*** Fragmento proporcionado ***

La noche más larga de la literatura. El libro irlandés de los muertos. Un sondeo de las tinieblas. La abnihilización de la etimología y del átomo. En palabras de Norah, “ese chop suey que Jim está escribiendo” y, si buscamos un poco más, llegamos a acaso la mejor definición o descripción de Finnegans Wake (1939) en el libro ReJoyce (1965), de Anthony Burguess: “the first-ever fabricated mountain” (la primera montaña artificial). Es decir: quienes se hayan acercado al libro sin duda sintonizarán con la idea de algo que parece trascender lo “meramente” hecho por un ser humano para de alguna manera acercarse a lo inmenso e inabarcable, y a la vez, sin embargo, a la sugerencia de patrones, de pautas generativas. “Los poemas -escribió Burguess a continuación de su metáfora de la montaña artificial- los escriben ilusos como William Blake, pero sólo Joyce pudo hacer un Wake”.

Dicen que, cuando se le preguntó a sir Edmund Hillary por qué quiso escalar el Everest, la respuesta fue “porque está ahí”; lo mismo podría decirse de Finnegans Wake: está ahí, como un monstruo en su guarida; llegado el momento hay que afrontarlo. Y escalar.

Tarea nada fácil, por cierto. Los lectores que se ven empantanados ante un texto comparativamente sencillo como el tercer capítulo de Ulises sin duda tienen todo el derecho a tirar por la ventana un libro que parece un vasto licuado (“pegajoso”, lo llamó JG Ballard) de juegos multilingües de palabras cuya trama, si la hay (en el sentido en que hay algo llamado “trama” que muchos libros “poseen”), es programáticamente inasible, que parece cargado de incertidumbre en cuanto a la presencia o no de “personajes” definidos, y que abierto al azar arroja media docena de alusiones escondidas dentro de una homofonía del inglés con -por ejemplo- el kiswahili y el sánscrito.

*** Datos proporcionados ***

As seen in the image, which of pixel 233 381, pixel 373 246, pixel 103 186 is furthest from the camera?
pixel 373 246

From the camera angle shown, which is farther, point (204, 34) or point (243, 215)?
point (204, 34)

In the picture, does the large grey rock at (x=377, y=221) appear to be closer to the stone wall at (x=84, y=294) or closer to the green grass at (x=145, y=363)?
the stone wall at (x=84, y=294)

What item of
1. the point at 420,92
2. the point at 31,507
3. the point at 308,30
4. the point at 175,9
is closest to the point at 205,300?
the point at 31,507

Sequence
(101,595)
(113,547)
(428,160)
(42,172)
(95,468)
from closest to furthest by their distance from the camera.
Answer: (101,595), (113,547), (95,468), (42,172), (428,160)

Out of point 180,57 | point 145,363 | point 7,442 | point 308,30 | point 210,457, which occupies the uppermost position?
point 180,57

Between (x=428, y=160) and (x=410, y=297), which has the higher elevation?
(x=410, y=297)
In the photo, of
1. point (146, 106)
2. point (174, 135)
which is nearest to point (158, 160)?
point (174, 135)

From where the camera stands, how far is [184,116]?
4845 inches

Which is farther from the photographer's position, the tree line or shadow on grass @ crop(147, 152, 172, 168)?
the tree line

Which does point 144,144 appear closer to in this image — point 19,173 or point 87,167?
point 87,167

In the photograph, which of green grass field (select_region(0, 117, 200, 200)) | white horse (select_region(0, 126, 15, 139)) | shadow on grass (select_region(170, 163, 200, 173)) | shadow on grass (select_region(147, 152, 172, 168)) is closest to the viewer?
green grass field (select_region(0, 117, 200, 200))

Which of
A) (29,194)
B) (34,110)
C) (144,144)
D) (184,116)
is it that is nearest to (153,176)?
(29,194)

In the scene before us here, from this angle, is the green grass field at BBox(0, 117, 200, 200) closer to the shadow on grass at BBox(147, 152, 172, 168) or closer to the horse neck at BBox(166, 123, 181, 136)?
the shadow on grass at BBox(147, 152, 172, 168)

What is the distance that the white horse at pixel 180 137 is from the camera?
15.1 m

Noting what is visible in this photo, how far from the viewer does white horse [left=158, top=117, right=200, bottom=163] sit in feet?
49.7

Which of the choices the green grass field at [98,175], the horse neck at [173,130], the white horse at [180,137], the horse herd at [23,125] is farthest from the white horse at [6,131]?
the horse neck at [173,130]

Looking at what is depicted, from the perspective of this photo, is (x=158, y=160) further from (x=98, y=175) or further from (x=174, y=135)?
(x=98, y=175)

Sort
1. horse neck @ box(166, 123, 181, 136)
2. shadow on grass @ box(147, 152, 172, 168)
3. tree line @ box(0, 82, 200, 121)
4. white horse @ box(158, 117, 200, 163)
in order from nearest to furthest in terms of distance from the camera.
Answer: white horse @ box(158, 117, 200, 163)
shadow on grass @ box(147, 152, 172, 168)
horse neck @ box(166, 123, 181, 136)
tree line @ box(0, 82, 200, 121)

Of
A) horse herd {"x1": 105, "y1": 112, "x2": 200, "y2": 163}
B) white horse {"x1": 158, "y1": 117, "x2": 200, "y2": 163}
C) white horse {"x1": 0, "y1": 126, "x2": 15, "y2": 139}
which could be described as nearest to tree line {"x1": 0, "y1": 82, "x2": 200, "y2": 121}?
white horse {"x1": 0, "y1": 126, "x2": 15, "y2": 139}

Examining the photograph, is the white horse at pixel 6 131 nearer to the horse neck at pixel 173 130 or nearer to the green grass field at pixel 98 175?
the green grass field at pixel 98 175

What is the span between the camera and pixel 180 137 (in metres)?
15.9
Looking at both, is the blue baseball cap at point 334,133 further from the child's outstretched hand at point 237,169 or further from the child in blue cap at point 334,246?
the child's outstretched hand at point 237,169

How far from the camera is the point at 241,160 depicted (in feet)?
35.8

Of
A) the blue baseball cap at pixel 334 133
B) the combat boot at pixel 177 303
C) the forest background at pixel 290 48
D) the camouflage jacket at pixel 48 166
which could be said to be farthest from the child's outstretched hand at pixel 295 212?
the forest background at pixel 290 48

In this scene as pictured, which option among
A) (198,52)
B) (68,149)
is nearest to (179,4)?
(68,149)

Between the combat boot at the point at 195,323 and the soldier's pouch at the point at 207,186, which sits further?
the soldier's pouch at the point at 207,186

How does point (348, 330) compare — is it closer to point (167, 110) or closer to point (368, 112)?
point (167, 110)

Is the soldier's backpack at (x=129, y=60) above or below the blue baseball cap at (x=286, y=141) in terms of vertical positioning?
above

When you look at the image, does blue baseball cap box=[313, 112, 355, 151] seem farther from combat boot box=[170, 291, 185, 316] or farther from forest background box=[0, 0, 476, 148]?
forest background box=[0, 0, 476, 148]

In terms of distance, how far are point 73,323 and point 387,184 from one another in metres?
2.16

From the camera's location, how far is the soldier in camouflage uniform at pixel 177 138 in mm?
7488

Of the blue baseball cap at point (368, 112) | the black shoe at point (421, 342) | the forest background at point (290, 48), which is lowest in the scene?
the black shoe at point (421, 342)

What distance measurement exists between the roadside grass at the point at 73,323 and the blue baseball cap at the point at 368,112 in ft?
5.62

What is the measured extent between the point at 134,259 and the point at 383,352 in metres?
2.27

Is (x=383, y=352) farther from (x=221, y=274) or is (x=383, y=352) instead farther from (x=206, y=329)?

***

### Ejercicios propuestos:
a) Copia palabra por palabra el fragmento sobre Finnegans Wake completo.
b) Cuenta cuántas líneas de las filas contienen la cadena "furthest", distinguiendo mayúsculas de minúsculas, y responde solo con el número.

### Respuestas por tarea:
a)
La noche más larga de la literatura. El libro irlandés de los muertos. Un sondeo de las tinieblas. La abnihilización de la etimología y del átomo. En palabras de Norah, “ese chop suey que Jim está escribiendo” y, si buscamos un poco más, llegamos a acaso la mejor definición o descripción de Finnegans Wake (1939) en el libro ReJoyce (1965), de Anthony Burguess: “the first-ever fabricated mountain” (la primera montaña artificial). Es decir: quienes se hayan acercado al libro sin duda sintonizarán con la idea de algo que parece trascender lo “meramente” hecho por un ser humano para de alguna manera acercarse a lo inmenso e inabarcable, y a la vez, sin embargo, a la sugerencia de patrones, de pautas generativas. “Los poemas -escribió Burguess a continuación de su metáfora de la montaña artificial- los escriben ilusos como William Blake, pero sólo Joyce pudo hacer un Wake”.

Dicen que, cuando se le preguntó a sir Edmund Hillary por qué quiso escalar el Everest, la respuesta fue “porque está ahí”; lo mismo podría decirse de Finnegans Wake: está ahí, como un monstruo en su guarida; llegado el momento hay que afrontarlo. Y escalar.

Tarea nada fácil, por cierto. Los lectores que se ven empantanados ante un texto comparativamente sencillo como el tercer capítulo de Ulises sin duda tienen todo el derecho a tirar por la ventana un libro que parece un vasto licuado (“pegajoso”, lo llamó JG Ballard) de juegos multilingües de palabras cuya trama, si la hay (en el sentido en que hay algo llamado “trama” que muchos libros “poseen”), es programáticamente inasible, que parece cargado de incertidumbre en cuanto a la presencia o no de “personajes” definidos, y que abierto al azar arroja media docena de alusiones escondidas dentro de una homofonía del inglés con -por ejemplo- el kiswahili y el sánscrito.

b) 3